The team established Waiganjo had constant communication with the officer in charge of Kilimani and Airport divisional police force in Nairobi.

The report discloses how Waiganjo attempted to lure two police officers into criminal activities along Nairobi-Nakuru Highway by offering one of them Sh1 million if he stopped a certain truck from Uganda, while in police uniform at midnight. But the officer declined and reported the issue to his superiors.

Waiganjo’s strategy was to impress the officers he targeted by getting their names, phone, numbers, and ranks.

Ngugi told the team he visited Waiganjo’s house and found his photographs in jungle uniform and wearing badges of the rank of an inspector of police.

Work tickets

Ngugi inquired from him as to why he was in a blue beret since he had informed him he was a General Service Unit officer, who wears maroon berets, but he did not investigate further.
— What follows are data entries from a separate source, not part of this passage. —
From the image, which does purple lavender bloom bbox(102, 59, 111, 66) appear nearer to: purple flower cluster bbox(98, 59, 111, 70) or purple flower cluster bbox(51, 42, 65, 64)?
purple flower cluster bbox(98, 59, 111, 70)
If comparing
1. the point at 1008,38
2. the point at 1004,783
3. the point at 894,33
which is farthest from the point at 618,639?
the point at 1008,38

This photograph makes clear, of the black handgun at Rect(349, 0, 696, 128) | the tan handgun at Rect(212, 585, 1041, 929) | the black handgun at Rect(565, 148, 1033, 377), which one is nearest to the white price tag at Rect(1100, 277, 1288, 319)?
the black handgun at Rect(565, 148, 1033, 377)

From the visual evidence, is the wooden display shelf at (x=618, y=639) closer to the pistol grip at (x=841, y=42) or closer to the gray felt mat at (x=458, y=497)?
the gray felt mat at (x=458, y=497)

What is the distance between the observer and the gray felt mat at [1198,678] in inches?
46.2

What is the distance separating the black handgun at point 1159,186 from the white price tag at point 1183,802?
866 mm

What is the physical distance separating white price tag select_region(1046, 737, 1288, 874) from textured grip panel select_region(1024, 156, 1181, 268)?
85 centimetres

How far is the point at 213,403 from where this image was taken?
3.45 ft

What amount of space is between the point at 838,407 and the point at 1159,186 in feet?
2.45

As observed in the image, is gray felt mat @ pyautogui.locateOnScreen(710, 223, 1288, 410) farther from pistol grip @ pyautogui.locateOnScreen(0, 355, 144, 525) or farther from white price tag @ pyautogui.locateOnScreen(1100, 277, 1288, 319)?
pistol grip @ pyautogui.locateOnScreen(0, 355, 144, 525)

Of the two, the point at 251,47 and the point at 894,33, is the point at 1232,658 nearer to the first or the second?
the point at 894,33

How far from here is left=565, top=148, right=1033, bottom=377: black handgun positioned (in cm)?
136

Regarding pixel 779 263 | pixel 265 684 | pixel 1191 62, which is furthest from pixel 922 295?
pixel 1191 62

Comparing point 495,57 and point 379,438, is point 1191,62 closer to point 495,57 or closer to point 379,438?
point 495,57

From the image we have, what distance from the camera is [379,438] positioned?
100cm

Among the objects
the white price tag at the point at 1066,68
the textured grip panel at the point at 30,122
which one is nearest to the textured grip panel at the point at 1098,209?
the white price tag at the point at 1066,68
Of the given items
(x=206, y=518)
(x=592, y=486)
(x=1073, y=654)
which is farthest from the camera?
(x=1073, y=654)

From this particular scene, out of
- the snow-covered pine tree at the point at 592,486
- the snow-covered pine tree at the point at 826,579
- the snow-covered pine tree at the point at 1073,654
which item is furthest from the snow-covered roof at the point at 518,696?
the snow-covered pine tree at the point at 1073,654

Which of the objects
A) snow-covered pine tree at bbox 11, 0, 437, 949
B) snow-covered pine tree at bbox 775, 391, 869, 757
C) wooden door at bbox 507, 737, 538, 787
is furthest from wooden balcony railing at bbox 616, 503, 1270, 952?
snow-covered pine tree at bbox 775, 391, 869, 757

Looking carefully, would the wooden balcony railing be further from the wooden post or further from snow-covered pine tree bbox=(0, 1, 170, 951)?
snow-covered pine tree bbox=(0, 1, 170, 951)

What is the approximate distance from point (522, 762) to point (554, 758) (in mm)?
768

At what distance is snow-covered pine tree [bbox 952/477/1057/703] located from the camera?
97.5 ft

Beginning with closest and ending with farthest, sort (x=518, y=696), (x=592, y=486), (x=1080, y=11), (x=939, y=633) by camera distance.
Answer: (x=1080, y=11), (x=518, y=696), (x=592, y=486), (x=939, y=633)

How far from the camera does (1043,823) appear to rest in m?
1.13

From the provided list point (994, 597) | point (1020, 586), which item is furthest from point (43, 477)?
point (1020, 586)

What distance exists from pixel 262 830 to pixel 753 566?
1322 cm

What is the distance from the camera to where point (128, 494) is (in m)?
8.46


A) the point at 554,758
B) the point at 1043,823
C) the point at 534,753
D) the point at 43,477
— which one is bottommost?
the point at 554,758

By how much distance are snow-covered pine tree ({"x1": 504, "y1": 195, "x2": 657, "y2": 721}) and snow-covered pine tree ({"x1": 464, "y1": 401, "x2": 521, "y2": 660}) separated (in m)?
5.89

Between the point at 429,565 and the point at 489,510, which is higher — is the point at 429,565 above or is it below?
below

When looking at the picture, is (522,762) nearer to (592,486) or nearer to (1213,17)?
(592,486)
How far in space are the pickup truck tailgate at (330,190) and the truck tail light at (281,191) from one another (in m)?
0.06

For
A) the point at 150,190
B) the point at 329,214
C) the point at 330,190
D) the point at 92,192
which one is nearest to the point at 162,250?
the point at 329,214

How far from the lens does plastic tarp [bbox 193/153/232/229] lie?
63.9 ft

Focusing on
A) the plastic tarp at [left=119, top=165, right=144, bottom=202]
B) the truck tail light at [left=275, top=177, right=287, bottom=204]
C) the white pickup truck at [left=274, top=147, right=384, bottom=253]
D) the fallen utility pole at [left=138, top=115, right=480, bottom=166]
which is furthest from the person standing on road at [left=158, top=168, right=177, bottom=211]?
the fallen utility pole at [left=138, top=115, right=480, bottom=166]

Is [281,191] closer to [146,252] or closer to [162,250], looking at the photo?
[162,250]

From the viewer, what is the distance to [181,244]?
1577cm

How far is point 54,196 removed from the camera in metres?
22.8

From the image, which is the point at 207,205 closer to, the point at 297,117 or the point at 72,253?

M’Mbijiwe’s secretary told the team that Waiganjo frequently visited the office and introduced himself as an Assistant Commissioner of Police within the Anti-Stock Theft Unit.

The team received evidence showing Waiganjo signed work tickets, which are official police records.

On one occasion an officer in charge of transport refused to sign a work ticket, forcing Waiganjo to decline to append his signature, but he later appended a forged one.

“The signature was later confirmed to be a forgery of the Divisional Transport officer. He once used Force Number 56784, which was later found to belong to a constable of police.”

The team further wants the Internal Affairs Unit that is supposed to investigate complaints against police officers be operationalised and that command and structure be re-examined to ensure that power and authority is not centralised.

The team handed over its report to the commission and asked that all gazetted officers be vetted forthwith in accordance with Section 7 of the National Police Service Act.

It also asked for an immediate audit of all Kenya Police Reservists and a database be created and that police introduce the use of firearms movement registers in areas where they do not exist to facilitate proper management of firearms.

The team held sittings in Nakuru Municipal Hall and in Nairobi where it heard evidence from 30 witnesses. Waiganjo is facing several criminal charges, including robbery with violence and impersonating a police officer. He was arrested on December 31.

The team’s terms of reference included establishing if Waiganjo was a police officer or Kenya Police Reservist for what duration and who recruited him, circumstances of his operation as an officer, who gave him orders, instructions, and his associates. It was also supposed to establish what equipment was issued to Waiganjo and how they were used.